__Aim of the task__.
Output the lines from the one containing "Is it curved" through the last line as a JSON list of strings, one string per line, with blank lines omitted.

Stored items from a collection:
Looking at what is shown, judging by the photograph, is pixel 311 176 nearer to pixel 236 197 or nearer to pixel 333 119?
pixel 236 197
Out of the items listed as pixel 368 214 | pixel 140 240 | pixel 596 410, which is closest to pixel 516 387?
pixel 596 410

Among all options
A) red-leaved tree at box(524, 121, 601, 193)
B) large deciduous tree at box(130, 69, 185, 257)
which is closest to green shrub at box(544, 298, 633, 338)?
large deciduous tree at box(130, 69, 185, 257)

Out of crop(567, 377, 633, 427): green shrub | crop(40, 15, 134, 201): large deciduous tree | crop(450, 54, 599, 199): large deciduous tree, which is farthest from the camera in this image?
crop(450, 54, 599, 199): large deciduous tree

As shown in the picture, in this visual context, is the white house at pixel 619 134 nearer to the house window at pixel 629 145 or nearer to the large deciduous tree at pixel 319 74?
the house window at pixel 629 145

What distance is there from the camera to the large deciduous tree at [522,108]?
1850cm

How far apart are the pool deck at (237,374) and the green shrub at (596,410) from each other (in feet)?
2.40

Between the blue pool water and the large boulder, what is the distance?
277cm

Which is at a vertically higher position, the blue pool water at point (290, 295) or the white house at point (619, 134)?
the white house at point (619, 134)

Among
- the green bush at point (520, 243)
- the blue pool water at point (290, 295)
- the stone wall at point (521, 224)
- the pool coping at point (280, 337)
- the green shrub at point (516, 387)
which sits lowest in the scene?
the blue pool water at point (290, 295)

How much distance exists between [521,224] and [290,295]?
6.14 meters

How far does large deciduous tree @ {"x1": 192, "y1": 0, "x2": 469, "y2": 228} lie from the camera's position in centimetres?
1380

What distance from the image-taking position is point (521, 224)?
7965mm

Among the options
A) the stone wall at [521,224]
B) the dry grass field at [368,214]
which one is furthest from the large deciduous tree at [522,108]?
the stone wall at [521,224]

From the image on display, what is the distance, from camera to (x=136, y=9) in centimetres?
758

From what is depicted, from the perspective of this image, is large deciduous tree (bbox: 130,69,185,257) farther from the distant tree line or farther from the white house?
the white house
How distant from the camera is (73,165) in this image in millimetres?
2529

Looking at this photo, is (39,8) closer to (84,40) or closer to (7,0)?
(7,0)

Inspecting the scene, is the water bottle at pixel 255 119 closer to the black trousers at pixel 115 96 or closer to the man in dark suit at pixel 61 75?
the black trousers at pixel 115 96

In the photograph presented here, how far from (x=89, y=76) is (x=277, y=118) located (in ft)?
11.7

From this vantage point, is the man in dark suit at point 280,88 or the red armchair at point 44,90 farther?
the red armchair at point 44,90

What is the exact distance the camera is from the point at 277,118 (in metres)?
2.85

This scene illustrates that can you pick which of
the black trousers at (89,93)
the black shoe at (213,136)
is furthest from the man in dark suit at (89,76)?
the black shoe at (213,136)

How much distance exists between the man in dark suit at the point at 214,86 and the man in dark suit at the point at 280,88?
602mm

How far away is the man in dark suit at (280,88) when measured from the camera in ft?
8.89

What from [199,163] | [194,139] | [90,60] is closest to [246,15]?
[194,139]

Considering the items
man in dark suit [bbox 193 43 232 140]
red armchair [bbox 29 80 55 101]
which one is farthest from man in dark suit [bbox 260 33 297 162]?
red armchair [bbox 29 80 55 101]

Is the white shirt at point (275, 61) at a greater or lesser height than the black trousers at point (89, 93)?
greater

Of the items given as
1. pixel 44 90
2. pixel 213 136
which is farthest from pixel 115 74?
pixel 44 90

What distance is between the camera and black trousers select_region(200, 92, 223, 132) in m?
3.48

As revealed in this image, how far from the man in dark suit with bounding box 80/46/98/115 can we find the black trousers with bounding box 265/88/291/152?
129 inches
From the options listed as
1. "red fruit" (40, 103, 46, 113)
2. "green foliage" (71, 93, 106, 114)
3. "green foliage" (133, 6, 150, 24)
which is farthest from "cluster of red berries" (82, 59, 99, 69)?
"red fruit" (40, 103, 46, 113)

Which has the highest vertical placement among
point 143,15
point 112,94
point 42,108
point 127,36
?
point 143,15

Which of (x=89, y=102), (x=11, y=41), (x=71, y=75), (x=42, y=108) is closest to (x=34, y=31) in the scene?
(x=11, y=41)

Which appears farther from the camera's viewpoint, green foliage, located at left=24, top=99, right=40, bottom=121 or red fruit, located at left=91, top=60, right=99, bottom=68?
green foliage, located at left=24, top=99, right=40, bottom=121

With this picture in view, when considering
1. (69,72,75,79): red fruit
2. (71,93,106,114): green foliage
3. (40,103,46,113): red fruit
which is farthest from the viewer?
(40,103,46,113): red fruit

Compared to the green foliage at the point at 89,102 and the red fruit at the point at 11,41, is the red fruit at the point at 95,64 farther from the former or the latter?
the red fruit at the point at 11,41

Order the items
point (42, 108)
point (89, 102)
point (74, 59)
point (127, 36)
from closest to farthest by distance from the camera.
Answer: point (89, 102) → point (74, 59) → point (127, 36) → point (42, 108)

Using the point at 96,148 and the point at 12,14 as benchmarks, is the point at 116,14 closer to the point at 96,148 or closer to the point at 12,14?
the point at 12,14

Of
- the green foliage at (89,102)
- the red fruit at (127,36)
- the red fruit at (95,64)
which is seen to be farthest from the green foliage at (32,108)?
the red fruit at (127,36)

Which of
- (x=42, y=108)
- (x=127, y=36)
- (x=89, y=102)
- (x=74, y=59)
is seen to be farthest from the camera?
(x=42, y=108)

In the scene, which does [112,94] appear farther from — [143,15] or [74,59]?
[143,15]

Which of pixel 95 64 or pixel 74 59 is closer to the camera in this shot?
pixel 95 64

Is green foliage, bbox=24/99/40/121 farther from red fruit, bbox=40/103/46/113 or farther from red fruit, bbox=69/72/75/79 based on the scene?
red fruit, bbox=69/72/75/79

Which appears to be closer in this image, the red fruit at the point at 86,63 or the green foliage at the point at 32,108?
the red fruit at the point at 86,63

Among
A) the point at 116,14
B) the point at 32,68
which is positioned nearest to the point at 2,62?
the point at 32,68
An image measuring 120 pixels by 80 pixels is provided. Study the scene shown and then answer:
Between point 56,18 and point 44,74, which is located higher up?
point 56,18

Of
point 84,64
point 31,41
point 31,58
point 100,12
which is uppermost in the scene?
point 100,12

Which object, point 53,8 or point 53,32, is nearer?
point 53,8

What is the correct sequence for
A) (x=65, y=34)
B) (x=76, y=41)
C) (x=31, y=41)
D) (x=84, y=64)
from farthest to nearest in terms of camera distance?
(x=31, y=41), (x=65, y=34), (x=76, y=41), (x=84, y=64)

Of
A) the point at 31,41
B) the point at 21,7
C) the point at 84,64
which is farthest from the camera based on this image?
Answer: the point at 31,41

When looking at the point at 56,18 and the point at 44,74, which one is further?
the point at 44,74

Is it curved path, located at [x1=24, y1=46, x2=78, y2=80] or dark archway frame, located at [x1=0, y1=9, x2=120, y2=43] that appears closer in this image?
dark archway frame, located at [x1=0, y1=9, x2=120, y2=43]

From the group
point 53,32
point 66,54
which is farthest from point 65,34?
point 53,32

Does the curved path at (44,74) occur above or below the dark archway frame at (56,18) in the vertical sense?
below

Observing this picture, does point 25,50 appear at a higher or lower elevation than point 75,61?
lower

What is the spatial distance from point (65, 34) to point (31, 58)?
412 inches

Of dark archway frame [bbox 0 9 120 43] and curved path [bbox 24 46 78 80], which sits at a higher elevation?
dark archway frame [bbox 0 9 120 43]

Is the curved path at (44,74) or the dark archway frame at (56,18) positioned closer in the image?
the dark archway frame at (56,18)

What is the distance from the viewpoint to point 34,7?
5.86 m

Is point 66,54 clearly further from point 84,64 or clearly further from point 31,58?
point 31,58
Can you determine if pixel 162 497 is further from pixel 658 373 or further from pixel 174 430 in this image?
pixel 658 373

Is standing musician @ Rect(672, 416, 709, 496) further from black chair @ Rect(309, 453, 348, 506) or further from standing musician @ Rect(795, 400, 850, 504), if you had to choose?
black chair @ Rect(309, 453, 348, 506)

__Complete response__.
[
  "Is it curved path, located at [x1=24, y1=46, x2=78, y2=80] or dark archway frame, located at [x1=0, y1=9, x2=120, y2=43] that appears closer in this image?",
  "dark archway frame, located at [x1=0, y1=9, x2=120, y2=43]",
  "From the group",
  "point 53,32",
  "point 66,54",
  "which is farthest from point 65,34?",
  "point 53,32",
  "Does the curved path at (44,74) occur above or below the dark archway frame at (56,18) in the vertical sense?",
  "below",
  "Observing this picture, does point 25,50 appear at a higher or lower elevation than point 75,61?",
  "lower",
  "What is the spatial distance from point (65, 34) to point (31, 58)?",
  "412 inches",
  "Of dark archway frame [bbox 0 9 120 43] and curved path [bbox 24 46 78 80], which sits at a higher elevation?",
  "dark archway frame [bbox 0 9 120 43]",
  "Is the curved path at (44,74) or the dark archway frame at (56,18) positioned closer in the image?",
  "the dark archway frame at (56,18)",
  "What is the distance from the viewpoint to point 34,7?",
  "5.86 m",
  "Is point 66,54 clearly further from point 84,64 or clearly further from point 31,58?",
  "point 31,58",
  "Can you determine if pixel 162 497 is further from pixel 658 373 or further from pixel 174 430 in this image?",
  "pixel 658 373",
  "Is standing musician @ Rect(672, 416, 709, 496) further from black chair @ Rect(309, 453, 348, 506) or further from standing musician @ Rect(795, 400, 850, 504), if you had to choose?",
  "black chair @ Rect(309, 453, 348, 506)"
]